Security updates have been released for the ArubaOS firmware of devices from the HPE subsidiary. These updates aim to improve vulnerabilities that could potentially allow attackers to introduce malicious code into the network. IT managers are advised to download and apply the updates promptly.
In total, nine security gaps have been sealed by Aruba, with one just narrowly missing the “critical” risk rating. Four of these gaps are considered high-risk, while the remaining five are classified as medium-risk by the manufacturer.
One vulnerability of note is in the ArubaOS web-based management interface. It allows unauthenticated attackers to perform a Stored Cross-Site Scripting (XSS) attack on users of the web interface.

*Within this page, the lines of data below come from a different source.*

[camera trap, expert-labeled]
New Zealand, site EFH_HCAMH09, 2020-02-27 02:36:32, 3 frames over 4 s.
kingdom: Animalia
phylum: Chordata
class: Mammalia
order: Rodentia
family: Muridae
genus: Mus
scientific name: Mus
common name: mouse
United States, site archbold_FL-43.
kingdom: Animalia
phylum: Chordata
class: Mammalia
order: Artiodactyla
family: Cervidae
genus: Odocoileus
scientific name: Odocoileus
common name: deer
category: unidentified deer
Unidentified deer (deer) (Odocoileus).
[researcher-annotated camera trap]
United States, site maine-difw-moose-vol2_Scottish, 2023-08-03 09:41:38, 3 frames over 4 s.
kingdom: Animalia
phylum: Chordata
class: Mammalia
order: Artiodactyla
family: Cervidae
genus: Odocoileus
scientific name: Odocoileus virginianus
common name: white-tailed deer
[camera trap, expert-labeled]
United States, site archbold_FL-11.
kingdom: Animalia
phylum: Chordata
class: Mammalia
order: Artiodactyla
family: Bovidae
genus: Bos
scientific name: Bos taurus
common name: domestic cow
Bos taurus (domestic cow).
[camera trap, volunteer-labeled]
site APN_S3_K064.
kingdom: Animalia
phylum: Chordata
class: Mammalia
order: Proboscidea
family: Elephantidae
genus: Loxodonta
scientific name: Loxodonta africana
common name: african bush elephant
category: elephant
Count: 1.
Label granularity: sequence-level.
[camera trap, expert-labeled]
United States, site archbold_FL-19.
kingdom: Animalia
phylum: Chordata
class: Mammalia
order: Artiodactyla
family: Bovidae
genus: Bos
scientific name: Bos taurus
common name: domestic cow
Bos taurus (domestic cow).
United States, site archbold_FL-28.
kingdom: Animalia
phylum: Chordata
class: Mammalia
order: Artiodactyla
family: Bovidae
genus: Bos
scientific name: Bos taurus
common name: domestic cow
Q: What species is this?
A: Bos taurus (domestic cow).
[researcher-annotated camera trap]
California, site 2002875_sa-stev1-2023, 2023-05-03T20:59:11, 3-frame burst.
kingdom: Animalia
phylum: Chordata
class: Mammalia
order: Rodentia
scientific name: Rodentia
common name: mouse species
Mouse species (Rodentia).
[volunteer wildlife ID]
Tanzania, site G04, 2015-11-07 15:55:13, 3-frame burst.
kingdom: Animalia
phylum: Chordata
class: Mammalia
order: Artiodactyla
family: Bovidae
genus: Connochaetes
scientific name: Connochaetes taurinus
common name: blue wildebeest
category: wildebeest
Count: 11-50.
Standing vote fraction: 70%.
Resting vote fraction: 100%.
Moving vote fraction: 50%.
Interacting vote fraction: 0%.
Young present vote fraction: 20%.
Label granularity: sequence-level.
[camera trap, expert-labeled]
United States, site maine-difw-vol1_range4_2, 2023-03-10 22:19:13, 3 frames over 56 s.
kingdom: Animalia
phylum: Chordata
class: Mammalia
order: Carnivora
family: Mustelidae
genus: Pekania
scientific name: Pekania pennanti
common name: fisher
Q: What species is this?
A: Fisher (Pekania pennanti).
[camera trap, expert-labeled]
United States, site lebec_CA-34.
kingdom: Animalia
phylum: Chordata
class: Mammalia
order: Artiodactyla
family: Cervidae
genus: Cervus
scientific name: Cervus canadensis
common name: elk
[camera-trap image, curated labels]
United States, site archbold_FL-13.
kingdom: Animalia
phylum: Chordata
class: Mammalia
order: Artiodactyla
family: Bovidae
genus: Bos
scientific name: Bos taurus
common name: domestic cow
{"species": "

This enables them to run arbitrary script code in a victim’s browser after a successful attack. Another vulnerability allows registered users to remotely inject commands into the web interface, which are executed as privileged users in the underlying operating system. Similar vulnerabilities can be found in the ArubaOS command line interface.
Aruba’s security notification states that HPE Aruba Mobility Conductor, Mobility Controller, as well as WLAN and SD-WAN gateways managed with Aruba Central, are affected. The vulnerable software versions include ArubaOS 10.4.0.1, 8.11.1.0, 8.10.0.6, and 8.6.0.20. Some of these vulnerabilities also impact older software versions that are no longer supported and will not receive updates to address the security holes. Only the latest software versions, starting from ArubaOS 10.4.0.2, 8.11.1.1, 8.10.0.7, and 8.6.0.21, are available to address these vulnerabilities.
Earlier in May, Aruba released updates for their access points to address critical security gaps that could have been exploited by attackers to compromise the devices.